「普通」に殺されかけた私と、『火車』の話

宮部みゆきの火車は、私のバイブルでもある。
読了感は忘れられない。ミステリーとして面白かった、という感想だけではどうしても収まらない。もっと嫌な、もっと現実に近いものが残る。
この作品は、借金や自己破産といったテーマを扱っている。

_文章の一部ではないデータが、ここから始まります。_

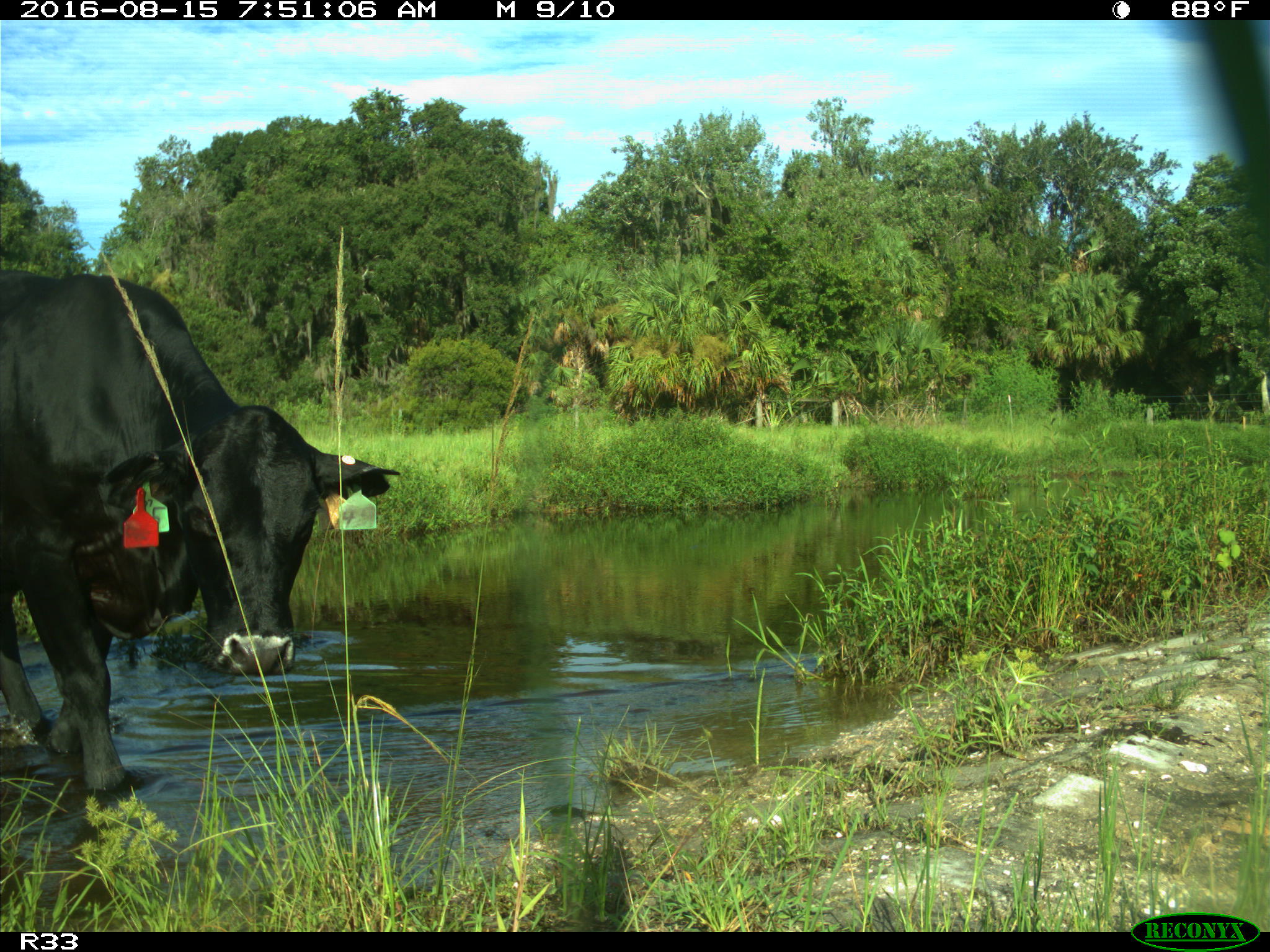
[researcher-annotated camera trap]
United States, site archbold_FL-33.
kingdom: Animalia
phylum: Chordata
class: Mammalia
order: Artiodactyla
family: Bovidae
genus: Bos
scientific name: Bos taurus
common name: domestic cow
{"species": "Bos taurus (domestic cow)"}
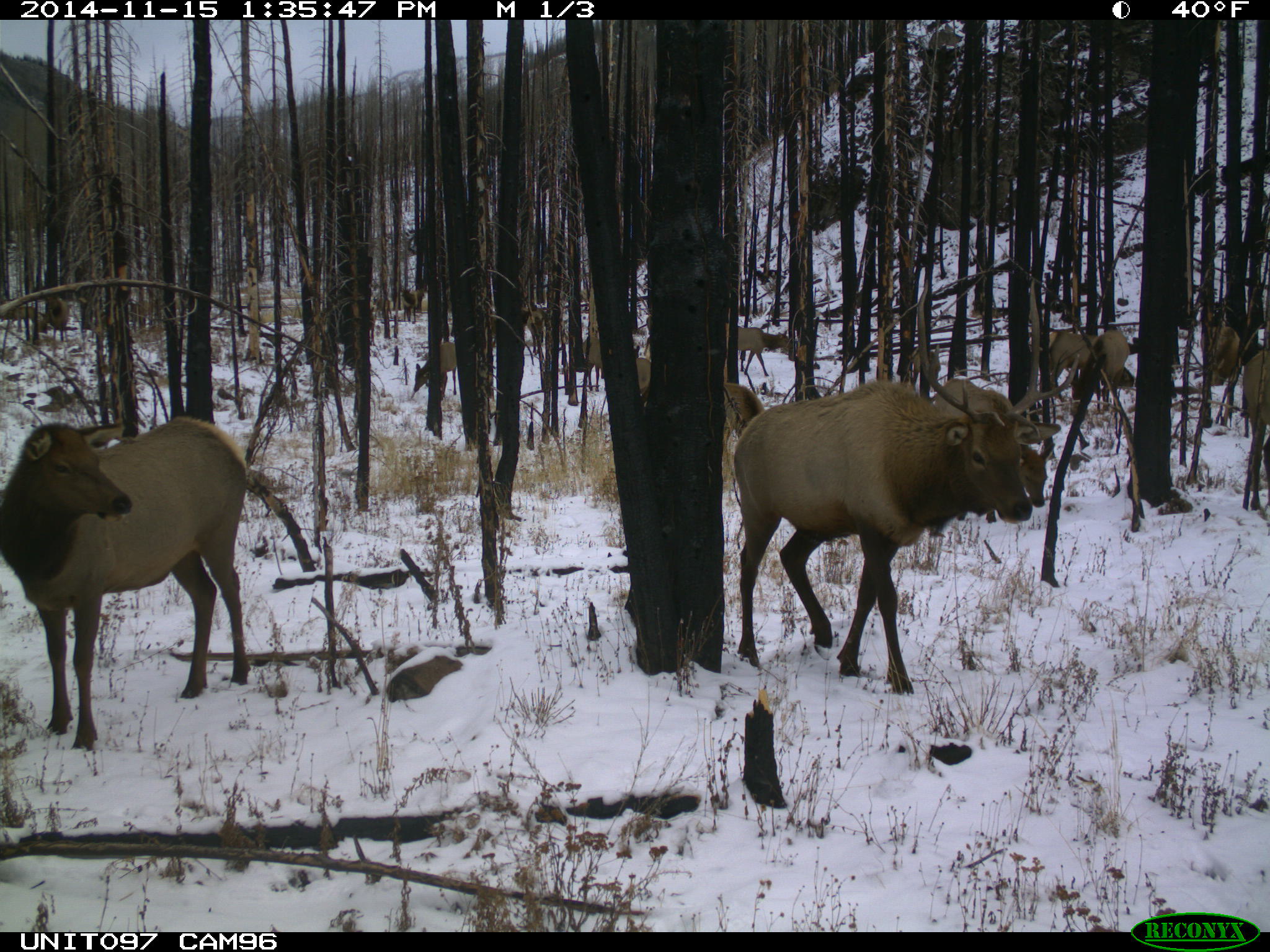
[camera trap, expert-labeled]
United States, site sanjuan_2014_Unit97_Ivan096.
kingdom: Animalia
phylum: Chordata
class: Mammalia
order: Artiodactyla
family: Cervidae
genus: Cervus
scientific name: Cervus elaphus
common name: red deer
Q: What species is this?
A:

でも本質はそこじゃない。
「普通に生きられなかった人が、どこまで逸脱していくのか」が軸だと思う。
登場人物の彼女は、最初から壊れていたわけじゃない。
むしろ、ちゃんと“普通であろうとした人”だ。
ちゃんと働く。
ちゃんと生活する。
ちゃんとした自分でいる。
でも、その“ちゃんと”に少しずつズレが生じたとき、人はどこに落ちていくのか。
『火車』は、それを淡々と、容赦なく描いていく。
ここで、少し自分の話をしたい。
私は若い頃、醜形恐怖症に近い状態だった。
鏡を見るたびに、「ここがダメだ」と粗探しをしていた。
目が小さい気がする。
輪郭がおかしい気がする。
肌が汚い気がする。
誰もそこまで見ていないのに、自分だけが異様に厳しい基準で自分を測っていた。
そして、その基準は“世間的な普通”だったと思う。
「こういう顔がいい」
「こういう見た目が正解」
それに合わせようとして、どんどん苦しくなっていった。
『火車』の彼女と、私の状況はもちろん違う。
でも構造は驚くほど似ている。
どちらも、
「普通になろうとしすぎた結果、壊れていく」 という流れにいる。
普通に生活しなければいけない。
普通の見た目でいなければいけない。
普通から外れてはいけない。
正しいことのはずなのに、それが過剰になると人を追い詰める。
そして厄介なのは、
その“普通”がどこまでも曖昧で、終わりがないことだ。
『火車』の怖さは、破滅がドラマチックじゃないところにある。
いきなり崩れるわけじゃない。
少しの無理、少しの見栄、少しの嘘。
その積み重ねで、気づいたときには戻れなくなっている。
これは借金の話に限らない。
見た目でも、仕事でも、人間関係でも、同じことが起きる。
私も、「ここを直せばマシになる」と思っていた。
でも実際は、直せば直すほど新しい欠点が見えて、終わりがなくなっていった。
あれは改善じゃなくて、ただの消耗だったと思う。
『火車』を読んでいて一番きつかったのは、
彼女を完全に否定できないことだ。
「そこまでやるのはおかしい」と言い切れない。
なぜなら、その延長線上に自分がいる感覚があるから。
方向が違うだけで、やっていることの根っこは同じだ。
この作品は、犯人探しの話として読むと正直もったいない。
むしろ、
自分はどこで同じ構造にハマるのか
そこを考えたときに、一気に怖くなる。
最後に残る問いはシンプルだと思う。
「普通って、そんなに守る価値あるのか?」
火車とは仏教に出てくる存在で、罪人を地獄へ運ぶ“燃える車のことらしい。
あの頃の自分に言うなら、たぶんこうだ。
普通になろうとする前に、
その“普通”が誰の基準なのか、一回疑ったほうがいい。
でないと、気づかないうちに自分を削り続けることになる。
『火車』は、そういう静かな警告の物語だと思う。